Октябрь был на редкость холодный, ненастный. Тесовые крыши почернели.
Спутанная трава в саду полегла, и все доцветал и никак не мог доцвесть и осыпаться один только маленький подсолнечник у забора.
Над лугами тащились из-за реки, цеплялись за облетевшие ветлы рыхлые тучи. Из них назойливо сыпался дождь.
По дорогам уже нельзя было ни пройти, ни проехать, и пастухи перестали гонять в луга стадо.
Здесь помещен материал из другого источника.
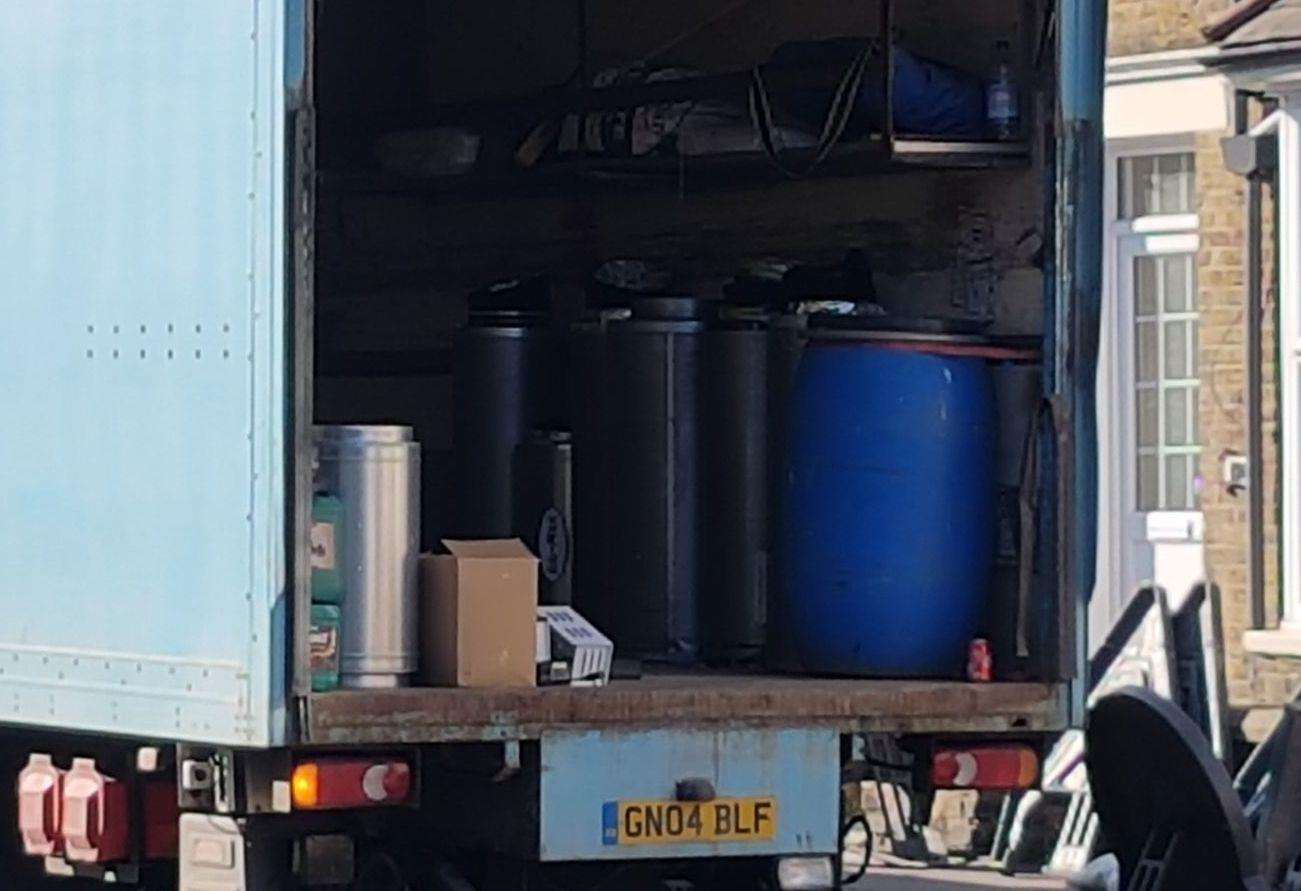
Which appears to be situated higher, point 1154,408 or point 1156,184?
point 1156,184

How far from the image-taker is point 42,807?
8.06m

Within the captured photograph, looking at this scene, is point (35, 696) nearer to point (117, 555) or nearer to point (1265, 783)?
point (117, 555)

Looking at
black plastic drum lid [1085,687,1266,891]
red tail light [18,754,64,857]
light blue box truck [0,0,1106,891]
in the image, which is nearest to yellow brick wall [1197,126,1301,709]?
black plastic drum lid [1085,687,1266,891]

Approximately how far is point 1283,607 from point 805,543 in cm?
699

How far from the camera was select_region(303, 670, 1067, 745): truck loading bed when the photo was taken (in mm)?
7191

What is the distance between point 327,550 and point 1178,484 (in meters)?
9.21

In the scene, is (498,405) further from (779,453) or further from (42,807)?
(42,807)

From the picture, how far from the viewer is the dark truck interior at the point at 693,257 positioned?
8234 millimetres

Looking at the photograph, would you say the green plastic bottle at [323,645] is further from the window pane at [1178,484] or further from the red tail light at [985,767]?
the window pane at [1178,484]

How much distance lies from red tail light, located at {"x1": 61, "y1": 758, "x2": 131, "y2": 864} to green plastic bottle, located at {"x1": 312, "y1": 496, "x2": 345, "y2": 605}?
3.08 feet

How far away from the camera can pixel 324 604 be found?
7.19 m

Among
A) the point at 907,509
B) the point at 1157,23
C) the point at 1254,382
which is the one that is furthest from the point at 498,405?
the point at 1157,23

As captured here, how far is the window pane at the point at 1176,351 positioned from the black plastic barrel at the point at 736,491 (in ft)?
24.5

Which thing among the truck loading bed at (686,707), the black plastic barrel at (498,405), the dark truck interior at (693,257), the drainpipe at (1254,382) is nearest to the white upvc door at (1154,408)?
the drainpipe at (1254,382)
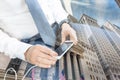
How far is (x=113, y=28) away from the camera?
769mm

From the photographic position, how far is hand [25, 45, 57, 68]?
53 centimetres

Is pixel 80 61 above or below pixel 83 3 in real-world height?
below

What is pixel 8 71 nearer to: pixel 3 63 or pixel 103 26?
pixel 3 63

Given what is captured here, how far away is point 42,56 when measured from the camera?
0.54m

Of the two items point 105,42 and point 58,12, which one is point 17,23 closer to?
point 58,12

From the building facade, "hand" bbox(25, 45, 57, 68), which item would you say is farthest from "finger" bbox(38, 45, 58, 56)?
the building facade

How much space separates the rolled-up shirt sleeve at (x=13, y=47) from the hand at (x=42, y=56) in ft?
0.09

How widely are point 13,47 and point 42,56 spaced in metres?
0.09

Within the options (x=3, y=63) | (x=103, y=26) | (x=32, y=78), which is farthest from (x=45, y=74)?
(x=103, y=26)

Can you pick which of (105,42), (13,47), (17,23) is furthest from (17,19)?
(105,42)

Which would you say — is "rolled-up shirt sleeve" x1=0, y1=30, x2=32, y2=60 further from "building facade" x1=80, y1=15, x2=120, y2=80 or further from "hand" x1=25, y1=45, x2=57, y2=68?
"building facade" x1=80, y1=15, x2=120, y2=80

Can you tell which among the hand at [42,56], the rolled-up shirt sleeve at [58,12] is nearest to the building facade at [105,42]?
the rolled-up shirt sleeve at [58,12]

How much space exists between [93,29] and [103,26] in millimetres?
37

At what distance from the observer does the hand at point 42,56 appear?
53 centimetres
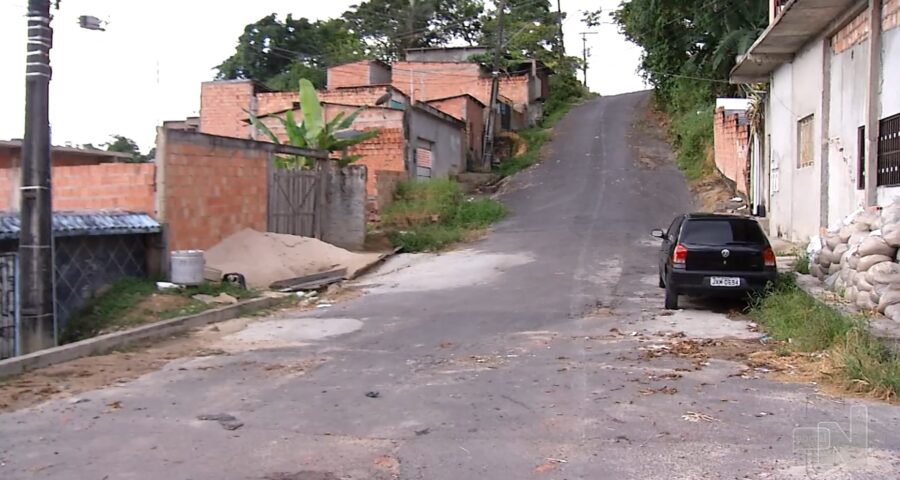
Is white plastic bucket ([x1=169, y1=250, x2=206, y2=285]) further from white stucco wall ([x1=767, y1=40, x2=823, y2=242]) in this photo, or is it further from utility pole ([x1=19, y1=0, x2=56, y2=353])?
white stucco wall ([x1=767, y1=40, x2=823, y2=242])

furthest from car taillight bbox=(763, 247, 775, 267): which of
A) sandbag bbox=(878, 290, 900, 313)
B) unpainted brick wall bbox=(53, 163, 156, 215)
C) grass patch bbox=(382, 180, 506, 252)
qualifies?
grass patch bbox=(382, 180, 506, 252)

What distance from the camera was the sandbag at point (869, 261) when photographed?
35.9 feet

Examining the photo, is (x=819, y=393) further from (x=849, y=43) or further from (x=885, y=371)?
(x=849, y=43)

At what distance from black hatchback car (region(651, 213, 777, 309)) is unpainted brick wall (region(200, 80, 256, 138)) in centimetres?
2881

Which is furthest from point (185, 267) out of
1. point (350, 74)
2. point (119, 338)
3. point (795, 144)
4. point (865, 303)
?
point (350, 74)

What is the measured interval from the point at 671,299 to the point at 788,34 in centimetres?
801

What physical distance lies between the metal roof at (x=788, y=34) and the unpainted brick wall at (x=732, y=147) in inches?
181

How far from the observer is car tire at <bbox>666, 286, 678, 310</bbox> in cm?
1239

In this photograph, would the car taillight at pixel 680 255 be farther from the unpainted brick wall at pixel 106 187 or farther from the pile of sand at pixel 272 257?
the unpainted brick wall at pixel 106 187

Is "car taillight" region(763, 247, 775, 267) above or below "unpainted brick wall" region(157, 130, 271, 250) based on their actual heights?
below

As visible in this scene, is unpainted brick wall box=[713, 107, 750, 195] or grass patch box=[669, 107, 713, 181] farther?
grass patch box=[669, 107, 713, 181]

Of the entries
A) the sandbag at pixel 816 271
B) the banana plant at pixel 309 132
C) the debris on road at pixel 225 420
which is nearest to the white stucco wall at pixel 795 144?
the sandbag at pixel 816 271

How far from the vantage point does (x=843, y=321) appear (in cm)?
928

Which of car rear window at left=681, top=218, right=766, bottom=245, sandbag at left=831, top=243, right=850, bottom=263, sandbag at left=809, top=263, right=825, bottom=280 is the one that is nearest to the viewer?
car rear window at left=681, top=218, right=766, bottom=245
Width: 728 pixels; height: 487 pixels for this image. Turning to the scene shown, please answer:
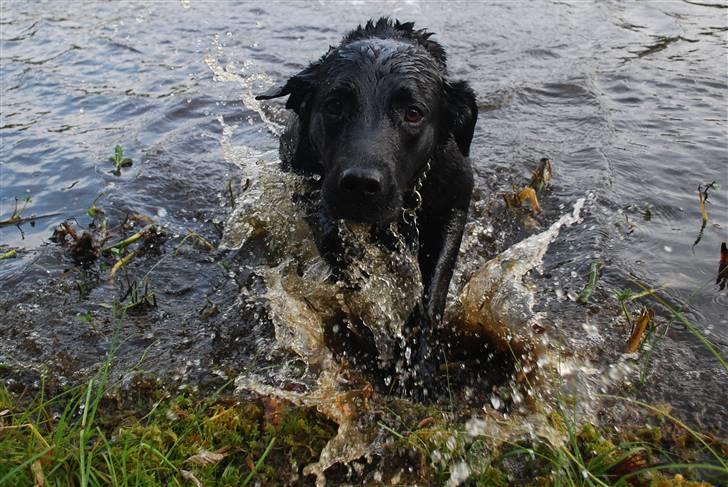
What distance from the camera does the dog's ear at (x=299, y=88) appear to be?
3748 mm

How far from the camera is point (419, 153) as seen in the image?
11.2 ft

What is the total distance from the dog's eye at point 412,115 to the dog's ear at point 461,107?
399 millimetres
Пастуший рожок затих до весны. Катерине Петровне стало еще труднее вставать по утрам и видеть все то же: комнаты, где застоялся горький запах нетопленных печей, пыльный «Вестник Европы», пожелтевшие чашки на столе, давно не чищенный самовар и картины на стенах. Может быть, в комнатах было слишком сумрачно, а в глазах Катерины Петровны уже появилась темная вода, или, может быть, картины потускнели от времени, но на них ничего нельзя было разобрать. Катерина Петровна только по памяти знала, что вот эта – портрет ее отца, а вот эта – маленькая, в золотой раме – подарок Крамского, эскиз к его «Неизвестной». Катерина Петровна доживала свой век в старом доме, построенном ее отцом – известным художником.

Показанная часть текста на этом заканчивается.